「奥さん、名義を貸しましたよね」
高齢者を狙った強盗殺人事件が立て続けに報道されたころ、心配になってひとり暮らしの母(88歳)に電話をしてみた。とりたてて資産はないけれども、悪党どもは何を勘違いするかわからない。
「強盗に入る前に、在宅しているかどうか確認の電話がかかってくるそうだけど、知らん人から、そういう電話がきたことない?」
「電話番号を変えたから、今はかかってこないねぇ。前はいろいろかかってきたけど」
そうだった。3か月ほど前、母は電話番号を変えていた。
「電話セールスがやたらとかかってくるようになったから電話番号を変えた」と言っていたのをいまさらのように思い出した。
「番号を変える前は不審な電話がよくかかってきたんだっけ?」
「台所におってもテレビを見とっても、電話がかかってきたら出るじゃない。でもたいていが要らん電話で、怪しげな勧誘ばっかり」
母が話してくれた電話の内容を以下に再現してみる。
男A「○○町の土地(公有地らしい)を買おうと思っている者ですが、奥さんの名義を貸してください。名義のお礼はします」
母「何で私があなたに名義を貸さんといけないのですか?」
男A「後期高齢者だけの権利なので、私は買えんのですよ。それでこうやって頼んでいるんです。お礼もするのでお願いしますよ」
母「どこの誰かもわからん人に名義は貸せません!」
そう言ってガチャンと電話切った。
数日後、別な男の声で電話がかかってきた。
男B「○月○日に、××という男に名義を貸しましたよね。土地の購入代金を自分が立て替えたから返してください。立て替えた1000万円を送金してください」
母「名義は貸してませんよ。わけのわからんことを言いなさんな」
男B「奥さんの名義で買うという書類があるんですよ。お金を送ってもらわないと裁判になりますよ。いいんですか」
母「怪しげな電話がかかってきたから断っただけよ。お金なんか送りません」
男B「裁判所に訴えることになりますがいいんですね。警察から呼び出されますよ」
母「裁判所にも警察にもいきません!」
ガチャンと叩きつけるように電話を切った母は、怒りを込めて110番した。事情を話すと、次のようにアドバイスされたという。
「その不審電話の後、110番以外に電話をかけてませんね? じゃあ136をダイヤルすると、最後にかかってきた電話の日時と電話番号を音声で知らせてくれます。メモをとって、教えてください」
警察の指示通りにしたところ、その後、この一味から電話がかかってくることはなかったそうだ。
「老人ホームに入居するためのクジに当選されました!」
とはいえ「一人暮らしの老人世帯」の電話番号リストから消えたわけではない。ある日の午前中、こんな電話もあったという。

=== あるコレクションの記録 ===
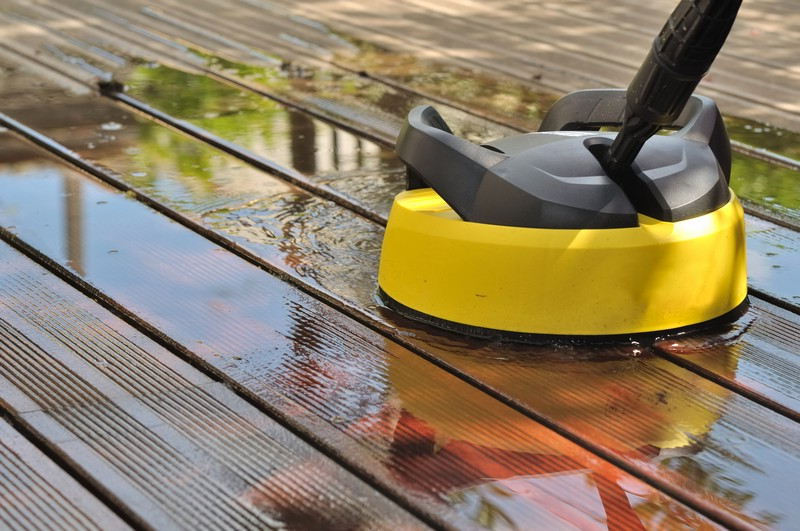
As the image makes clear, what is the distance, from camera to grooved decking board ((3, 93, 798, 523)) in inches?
60.5

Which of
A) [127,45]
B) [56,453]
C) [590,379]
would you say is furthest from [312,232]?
[127,45]

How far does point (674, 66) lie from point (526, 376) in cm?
50

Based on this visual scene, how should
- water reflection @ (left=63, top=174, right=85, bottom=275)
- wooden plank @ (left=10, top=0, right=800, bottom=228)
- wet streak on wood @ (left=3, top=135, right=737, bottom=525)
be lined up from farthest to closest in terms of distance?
wooden plank @ (left=10, top=0, right=800, bottom=228) < water reflection @ (left=63, top=174, right=85, bottom=275) < wet streak on wood @ (left=3, top=135, right=737, bottom=525)

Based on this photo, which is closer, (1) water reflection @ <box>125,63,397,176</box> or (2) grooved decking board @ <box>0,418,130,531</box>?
(2) grooved decking board @ <box>0,418,130,531</box>

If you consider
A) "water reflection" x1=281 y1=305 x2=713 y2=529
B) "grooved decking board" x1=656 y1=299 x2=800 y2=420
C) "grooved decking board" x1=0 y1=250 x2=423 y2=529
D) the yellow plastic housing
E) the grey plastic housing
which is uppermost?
the grey plastic housing

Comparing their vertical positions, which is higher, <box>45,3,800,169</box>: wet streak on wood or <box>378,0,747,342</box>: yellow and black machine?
<box>378,0,747,342</box>: yellow and black machine

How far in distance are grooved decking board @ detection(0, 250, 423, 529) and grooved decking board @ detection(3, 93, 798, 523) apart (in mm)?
92

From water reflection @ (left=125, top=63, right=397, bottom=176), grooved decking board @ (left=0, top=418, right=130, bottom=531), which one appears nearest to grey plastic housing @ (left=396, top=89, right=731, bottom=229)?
grooved decking board @ (left=0, top=418, right=130, bottom=531)

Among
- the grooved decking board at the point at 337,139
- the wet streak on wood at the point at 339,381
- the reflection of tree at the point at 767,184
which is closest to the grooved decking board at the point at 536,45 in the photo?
the reflection of tree at the point at 767,184

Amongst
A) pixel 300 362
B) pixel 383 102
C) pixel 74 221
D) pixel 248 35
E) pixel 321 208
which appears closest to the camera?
pixel 300 362

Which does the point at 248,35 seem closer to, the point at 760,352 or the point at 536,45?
the point at 536,45

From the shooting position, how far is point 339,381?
173cm

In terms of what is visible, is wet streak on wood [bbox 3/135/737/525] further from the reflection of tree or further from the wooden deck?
the reflection of tree

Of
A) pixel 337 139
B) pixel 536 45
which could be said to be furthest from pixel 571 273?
pixel 536 45
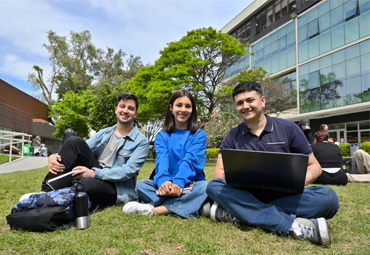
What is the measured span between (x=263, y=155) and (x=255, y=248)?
685 millimetres

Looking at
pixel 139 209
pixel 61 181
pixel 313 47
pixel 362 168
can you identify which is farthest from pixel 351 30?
pixel 61 181

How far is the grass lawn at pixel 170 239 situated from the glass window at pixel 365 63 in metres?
18.5

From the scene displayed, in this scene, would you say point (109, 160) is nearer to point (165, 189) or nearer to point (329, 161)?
point (165, 189)

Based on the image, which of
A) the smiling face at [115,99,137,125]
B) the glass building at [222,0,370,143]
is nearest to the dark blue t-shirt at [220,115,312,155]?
the smiling face at [115,99,137,125]

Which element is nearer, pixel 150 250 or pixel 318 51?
pixel 150 250

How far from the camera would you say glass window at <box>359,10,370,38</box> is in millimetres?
17689


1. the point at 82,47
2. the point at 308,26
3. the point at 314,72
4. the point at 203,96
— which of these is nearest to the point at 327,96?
the point at 314,72

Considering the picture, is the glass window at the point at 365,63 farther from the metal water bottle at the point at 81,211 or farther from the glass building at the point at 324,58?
the metal water bottle at the point at 81,211

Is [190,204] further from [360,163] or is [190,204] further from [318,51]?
[318,51]

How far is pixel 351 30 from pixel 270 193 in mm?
21093

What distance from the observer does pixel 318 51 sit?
70.9 ft

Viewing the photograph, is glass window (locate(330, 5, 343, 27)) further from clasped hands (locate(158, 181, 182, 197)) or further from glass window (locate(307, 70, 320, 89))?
clasped hands (locate(158, 181, 182, 197))

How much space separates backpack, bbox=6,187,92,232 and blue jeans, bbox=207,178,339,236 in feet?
4.88

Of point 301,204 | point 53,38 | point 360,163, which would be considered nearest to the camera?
point 301,204
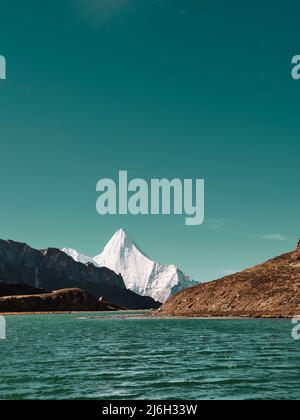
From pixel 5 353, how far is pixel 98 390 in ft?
126

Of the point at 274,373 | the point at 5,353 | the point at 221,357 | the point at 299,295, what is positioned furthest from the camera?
the point at 299,295

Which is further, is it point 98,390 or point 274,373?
point 274,373

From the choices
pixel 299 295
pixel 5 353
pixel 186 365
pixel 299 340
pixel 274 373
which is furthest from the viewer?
pixel 299 295
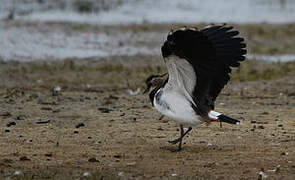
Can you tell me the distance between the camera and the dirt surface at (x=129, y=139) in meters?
7.93

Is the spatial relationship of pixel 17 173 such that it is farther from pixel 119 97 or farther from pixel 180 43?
pixel 119 97

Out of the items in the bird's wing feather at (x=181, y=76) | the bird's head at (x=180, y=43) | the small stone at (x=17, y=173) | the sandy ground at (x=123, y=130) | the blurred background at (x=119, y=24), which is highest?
the bird's head at (x=180, y=43)

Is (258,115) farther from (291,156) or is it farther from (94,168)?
(94,168)

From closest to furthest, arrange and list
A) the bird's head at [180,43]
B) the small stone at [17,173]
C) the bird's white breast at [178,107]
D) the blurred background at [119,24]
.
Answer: the small stone at [17,173] → the bird's head at [180,43] → the bird's white breast at [178,107] → the blurred background at [119,24]

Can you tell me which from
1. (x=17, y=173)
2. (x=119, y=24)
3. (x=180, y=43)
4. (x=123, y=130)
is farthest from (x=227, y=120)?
(x=119, y=24)

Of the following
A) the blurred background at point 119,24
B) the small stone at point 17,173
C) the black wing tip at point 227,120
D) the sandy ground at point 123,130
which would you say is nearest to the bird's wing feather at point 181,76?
the black wing tip at point 227,120

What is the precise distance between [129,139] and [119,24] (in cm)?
1490

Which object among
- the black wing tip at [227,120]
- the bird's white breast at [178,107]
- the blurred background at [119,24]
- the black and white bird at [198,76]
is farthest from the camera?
the blurred background at [119,24]

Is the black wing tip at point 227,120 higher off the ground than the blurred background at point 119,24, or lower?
higher

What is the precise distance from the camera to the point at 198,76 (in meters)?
8.42

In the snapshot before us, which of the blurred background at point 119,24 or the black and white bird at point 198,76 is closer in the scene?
the black and white bird at point 198,76

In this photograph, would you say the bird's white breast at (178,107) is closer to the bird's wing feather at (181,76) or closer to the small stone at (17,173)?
the bird's wing feather at (181,76)

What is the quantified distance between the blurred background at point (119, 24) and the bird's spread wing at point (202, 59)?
10263 mm

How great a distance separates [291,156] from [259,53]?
1309 centimetres
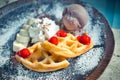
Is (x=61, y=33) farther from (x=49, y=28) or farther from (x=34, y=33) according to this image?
(x=34, y=33)

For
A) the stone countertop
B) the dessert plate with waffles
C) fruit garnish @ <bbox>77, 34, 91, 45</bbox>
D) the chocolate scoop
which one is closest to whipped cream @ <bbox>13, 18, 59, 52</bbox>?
the dessert plate with waffles

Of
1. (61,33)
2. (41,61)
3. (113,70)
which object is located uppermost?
(61,33)

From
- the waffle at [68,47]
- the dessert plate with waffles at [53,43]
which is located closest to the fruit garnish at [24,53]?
the dessert plate with waffles at [53,43]

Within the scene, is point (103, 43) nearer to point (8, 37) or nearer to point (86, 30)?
point (86, 30)

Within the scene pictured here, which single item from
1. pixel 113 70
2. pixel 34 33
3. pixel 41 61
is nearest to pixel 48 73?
pixel 41 61

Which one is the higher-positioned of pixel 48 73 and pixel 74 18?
pixel 74 18

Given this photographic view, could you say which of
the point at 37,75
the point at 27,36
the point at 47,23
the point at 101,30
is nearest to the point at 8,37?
the point at 27,36

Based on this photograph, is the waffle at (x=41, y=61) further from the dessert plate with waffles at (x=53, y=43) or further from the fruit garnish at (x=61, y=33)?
the fruit garnish at (x=61, y=33)
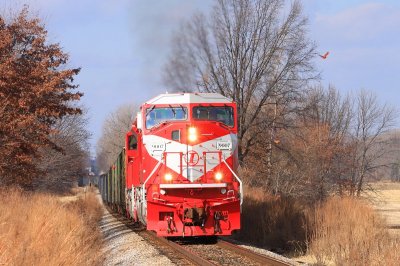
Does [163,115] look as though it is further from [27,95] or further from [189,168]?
[27,95]

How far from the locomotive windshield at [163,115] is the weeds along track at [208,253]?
3.15 meters

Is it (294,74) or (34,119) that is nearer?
(34,119)

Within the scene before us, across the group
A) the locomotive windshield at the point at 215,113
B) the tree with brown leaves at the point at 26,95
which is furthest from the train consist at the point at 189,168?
the tree with brown leaves at the point at 26,95

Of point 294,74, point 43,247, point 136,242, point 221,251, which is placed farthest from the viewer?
point 294,74

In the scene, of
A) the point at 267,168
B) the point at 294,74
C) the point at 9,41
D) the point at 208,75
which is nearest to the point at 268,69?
the point at 294,74

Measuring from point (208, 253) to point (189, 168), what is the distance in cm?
204

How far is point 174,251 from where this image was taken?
12.8 m

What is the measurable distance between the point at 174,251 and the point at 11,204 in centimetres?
496

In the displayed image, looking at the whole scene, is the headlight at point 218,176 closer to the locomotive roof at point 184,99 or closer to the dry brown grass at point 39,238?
the locomotive roof at point 184,99

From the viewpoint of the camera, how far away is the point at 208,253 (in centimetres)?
1239

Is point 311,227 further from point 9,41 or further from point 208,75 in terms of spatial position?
point 208,75

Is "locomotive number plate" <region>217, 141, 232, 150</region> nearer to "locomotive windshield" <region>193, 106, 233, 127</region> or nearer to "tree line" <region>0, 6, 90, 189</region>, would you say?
"locomotive windshield" <region>193, 106, 233, 127</region>

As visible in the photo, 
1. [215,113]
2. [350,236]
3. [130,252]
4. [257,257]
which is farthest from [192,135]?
[350,236]

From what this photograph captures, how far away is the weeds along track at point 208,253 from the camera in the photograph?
10848 millimetres
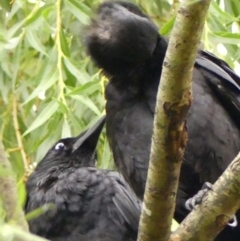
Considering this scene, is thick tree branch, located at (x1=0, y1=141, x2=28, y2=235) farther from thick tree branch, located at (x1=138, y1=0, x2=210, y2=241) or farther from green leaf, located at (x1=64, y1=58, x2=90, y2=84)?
green leaf, located at (x1=64, y1=58, x2=90, y2=84)

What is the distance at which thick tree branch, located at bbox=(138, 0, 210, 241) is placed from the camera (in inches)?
46.8

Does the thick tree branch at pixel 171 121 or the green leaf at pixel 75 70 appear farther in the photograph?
the green leaf at pixel 75 70

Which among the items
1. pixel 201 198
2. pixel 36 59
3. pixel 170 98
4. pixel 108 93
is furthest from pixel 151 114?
pixel 36 59

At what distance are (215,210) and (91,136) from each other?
3.17ft

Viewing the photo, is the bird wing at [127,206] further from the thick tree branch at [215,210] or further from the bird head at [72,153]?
the thick tree branch at [215,210]

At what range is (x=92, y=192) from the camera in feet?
7.13

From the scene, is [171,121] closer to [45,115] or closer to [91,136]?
[45,115]

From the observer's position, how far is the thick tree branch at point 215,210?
4.56ft

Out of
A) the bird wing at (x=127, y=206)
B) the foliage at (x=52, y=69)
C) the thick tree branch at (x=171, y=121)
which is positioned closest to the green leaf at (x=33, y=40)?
the foliage at (x=52, y=69)

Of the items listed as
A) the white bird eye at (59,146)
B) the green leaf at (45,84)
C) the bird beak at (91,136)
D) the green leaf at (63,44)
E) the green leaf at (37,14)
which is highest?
the green leaf at (37,14)

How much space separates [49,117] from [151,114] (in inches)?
16.7

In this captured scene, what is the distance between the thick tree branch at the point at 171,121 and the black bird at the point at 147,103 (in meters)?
0.35

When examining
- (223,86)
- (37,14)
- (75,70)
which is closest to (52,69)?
(75,70)

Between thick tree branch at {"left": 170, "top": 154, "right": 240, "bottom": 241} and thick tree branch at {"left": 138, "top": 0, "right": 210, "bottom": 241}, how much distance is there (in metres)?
0.05
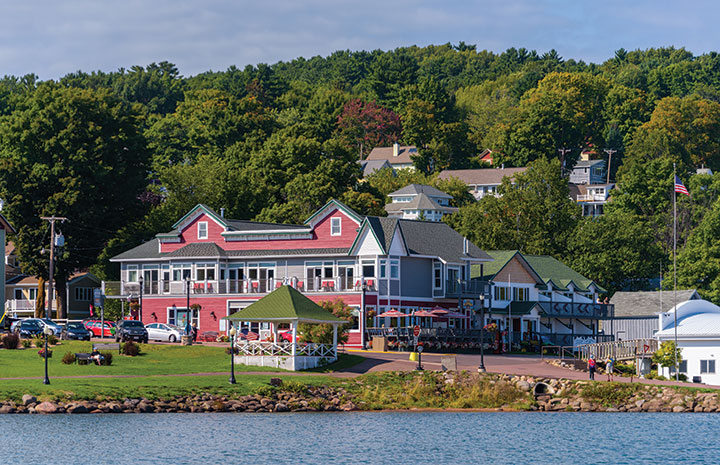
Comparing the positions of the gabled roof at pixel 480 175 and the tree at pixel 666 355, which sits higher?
the gabled roof at pixel 480 175

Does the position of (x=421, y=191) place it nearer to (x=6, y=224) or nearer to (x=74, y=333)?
(x=6, y=224)

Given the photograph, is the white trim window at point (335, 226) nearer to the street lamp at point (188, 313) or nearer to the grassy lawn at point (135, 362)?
the street lamp at point (188, 313)

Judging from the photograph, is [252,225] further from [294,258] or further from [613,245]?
[613,245]

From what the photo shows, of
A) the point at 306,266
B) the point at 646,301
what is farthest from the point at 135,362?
the point at 646,301

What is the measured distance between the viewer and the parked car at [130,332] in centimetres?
8379

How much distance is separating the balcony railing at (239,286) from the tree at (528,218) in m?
35.6

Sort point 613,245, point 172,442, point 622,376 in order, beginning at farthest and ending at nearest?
point 613,245
point 622,376
point 172,442

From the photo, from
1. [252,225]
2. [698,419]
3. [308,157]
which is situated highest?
[308,157]

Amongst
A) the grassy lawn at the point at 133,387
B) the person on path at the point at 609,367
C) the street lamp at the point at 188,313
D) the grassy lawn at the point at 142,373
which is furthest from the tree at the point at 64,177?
the person on path at the point at 609,367

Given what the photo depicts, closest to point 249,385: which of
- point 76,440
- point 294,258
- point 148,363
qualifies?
point 148,363

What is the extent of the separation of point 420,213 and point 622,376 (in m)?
83.1

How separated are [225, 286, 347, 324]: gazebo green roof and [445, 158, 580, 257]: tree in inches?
2084

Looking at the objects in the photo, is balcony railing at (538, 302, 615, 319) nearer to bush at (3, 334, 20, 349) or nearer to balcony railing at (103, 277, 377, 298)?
balcony railing at (103, 277, 377, 298)

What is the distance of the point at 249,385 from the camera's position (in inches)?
2596
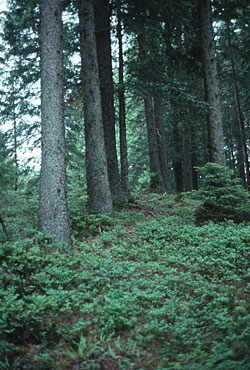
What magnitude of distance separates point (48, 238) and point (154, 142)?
38.0ft

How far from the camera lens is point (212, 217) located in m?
9.81

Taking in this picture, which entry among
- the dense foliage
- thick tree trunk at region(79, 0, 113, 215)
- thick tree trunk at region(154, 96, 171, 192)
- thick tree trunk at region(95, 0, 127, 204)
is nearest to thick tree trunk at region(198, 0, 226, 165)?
the dense foliage

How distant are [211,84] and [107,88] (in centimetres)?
400

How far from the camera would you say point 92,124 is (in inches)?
375

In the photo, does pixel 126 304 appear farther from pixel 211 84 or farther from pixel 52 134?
→ pixel 211 84

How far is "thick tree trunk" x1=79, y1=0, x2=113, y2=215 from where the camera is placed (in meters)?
9.48

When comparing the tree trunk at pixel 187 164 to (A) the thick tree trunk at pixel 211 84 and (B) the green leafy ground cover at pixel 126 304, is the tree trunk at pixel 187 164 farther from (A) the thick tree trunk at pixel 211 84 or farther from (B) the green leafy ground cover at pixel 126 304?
(B) the green leafy ground cover at pixel 126 304

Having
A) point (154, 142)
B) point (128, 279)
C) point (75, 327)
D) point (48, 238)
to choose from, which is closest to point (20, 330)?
point (75, 327)

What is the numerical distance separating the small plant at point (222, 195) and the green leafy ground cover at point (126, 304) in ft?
6.22

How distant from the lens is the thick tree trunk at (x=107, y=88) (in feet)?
36.0

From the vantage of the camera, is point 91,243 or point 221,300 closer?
point 221,300

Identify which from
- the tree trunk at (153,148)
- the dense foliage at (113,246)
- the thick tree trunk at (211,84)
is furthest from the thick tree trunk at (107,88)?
the tree trunk at (153,148)

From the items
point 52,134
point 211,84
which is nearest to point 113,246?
point 52,134

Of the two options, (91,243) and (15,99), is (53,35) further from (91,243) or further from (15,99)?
(15,99)
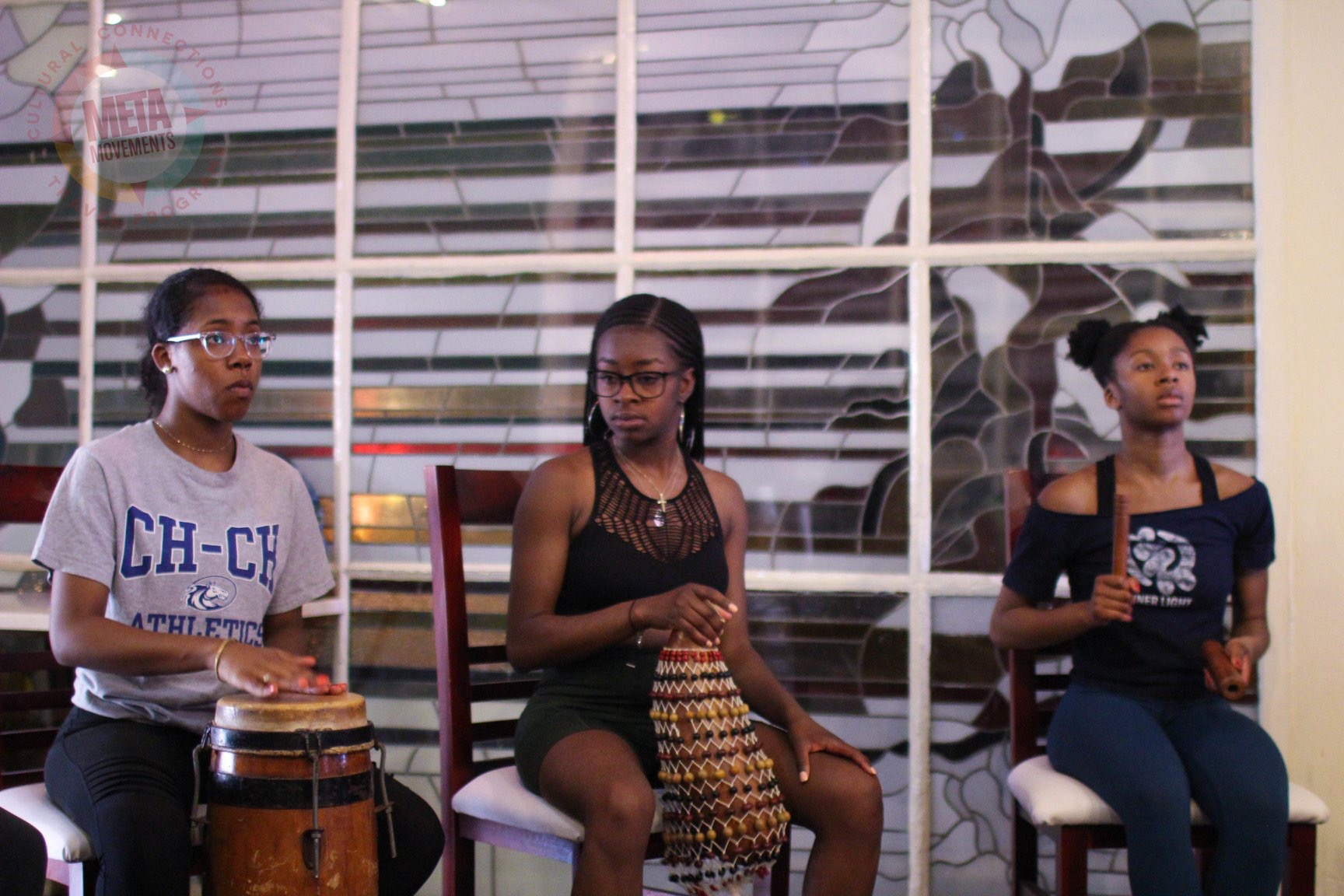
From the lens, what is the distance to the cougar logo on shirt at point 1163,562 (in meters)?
2.49

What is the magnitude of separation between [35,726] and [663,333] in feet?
7.00

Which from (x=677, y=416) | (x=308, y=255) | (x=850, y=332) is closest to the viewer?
(x=677, y=416)

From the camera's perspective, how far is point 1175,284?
119 inches

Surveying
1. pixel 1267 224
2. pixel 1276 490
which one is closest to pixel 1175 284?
pixel 1267 224

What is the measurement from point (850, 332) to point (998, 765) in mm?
1135

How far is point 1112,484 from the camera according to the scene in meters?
2.60

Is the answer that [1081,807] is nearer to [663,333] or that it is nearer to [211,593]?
[663,333]

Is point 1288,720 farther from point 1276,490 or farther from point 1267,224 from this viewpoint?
point 1267,224

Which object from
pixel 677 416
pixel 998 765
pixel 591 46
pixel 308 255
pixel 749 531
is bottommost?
pixel 998 765

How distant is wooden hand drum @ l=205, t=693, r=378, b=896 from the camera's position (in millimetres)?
1876

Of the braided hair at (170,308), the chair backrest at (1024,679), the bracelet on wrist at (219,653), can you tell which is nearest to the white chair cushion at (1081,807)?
the chair backrest at (1024,679)

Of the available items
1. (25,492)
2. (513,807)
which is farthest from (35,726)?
(513,807)

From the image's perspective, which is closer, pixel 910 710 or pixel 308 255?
pixel 910 710

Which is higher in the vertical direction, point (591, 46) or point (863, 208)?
point (591, 46)
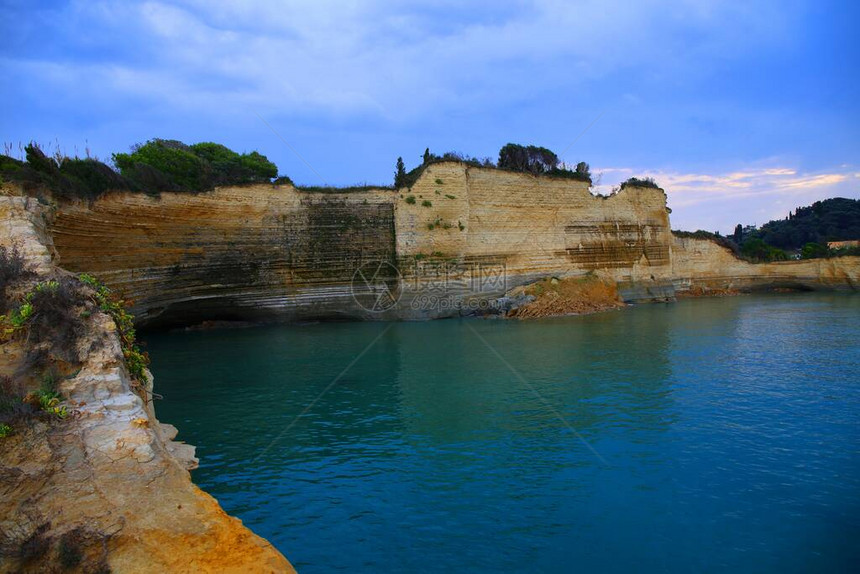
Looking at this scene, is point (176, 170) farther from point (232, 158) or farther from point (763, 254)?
point (763, 254)

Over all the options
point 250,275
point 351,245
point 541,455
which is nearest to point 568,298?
point 351,245

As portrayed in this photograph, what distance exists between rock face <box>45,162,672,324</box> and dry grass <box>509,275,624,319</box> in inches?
37.5

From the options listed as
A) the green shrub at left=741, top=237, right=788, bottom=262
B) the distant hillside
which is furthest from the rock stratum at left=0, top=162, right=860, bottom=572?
the distant hillside

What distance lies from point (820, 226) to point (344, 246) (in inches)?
3064

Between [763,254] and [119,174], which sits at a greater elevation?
[119,174]

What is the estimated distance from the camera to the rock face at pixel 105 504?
3.89 meters

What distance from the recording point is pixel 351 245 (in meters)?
25.0

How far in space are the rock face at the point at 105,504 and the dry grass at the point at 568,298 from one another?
2266 cm

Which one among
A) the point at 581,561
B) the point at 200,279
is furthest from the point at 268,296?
the point at 581,561

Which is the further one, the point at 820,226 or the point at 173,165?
the point at 820,226

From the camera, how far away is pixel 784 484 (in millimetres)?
6613

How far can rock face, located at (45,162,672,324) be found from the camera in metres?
19.9

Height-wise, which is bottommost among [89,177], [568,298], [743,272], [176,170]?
[568,298]

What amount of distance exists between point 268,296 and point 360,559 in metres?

=== 課題の目的 ===
抜粋文に基づいて、次の問いに答えてください。
(a) 電話をかけた当時、母は何歳でしたか?
(b) 男Bが送金するよう求めた金額はいくらですか?
(c) 警察によると、136をダイヤルすると音声で何を知らせてくれますか?

=== 課題の解答 ===
(a) 88歳
(b) 1000万円
(c) 最後にかかってきた電話の日時と電話番号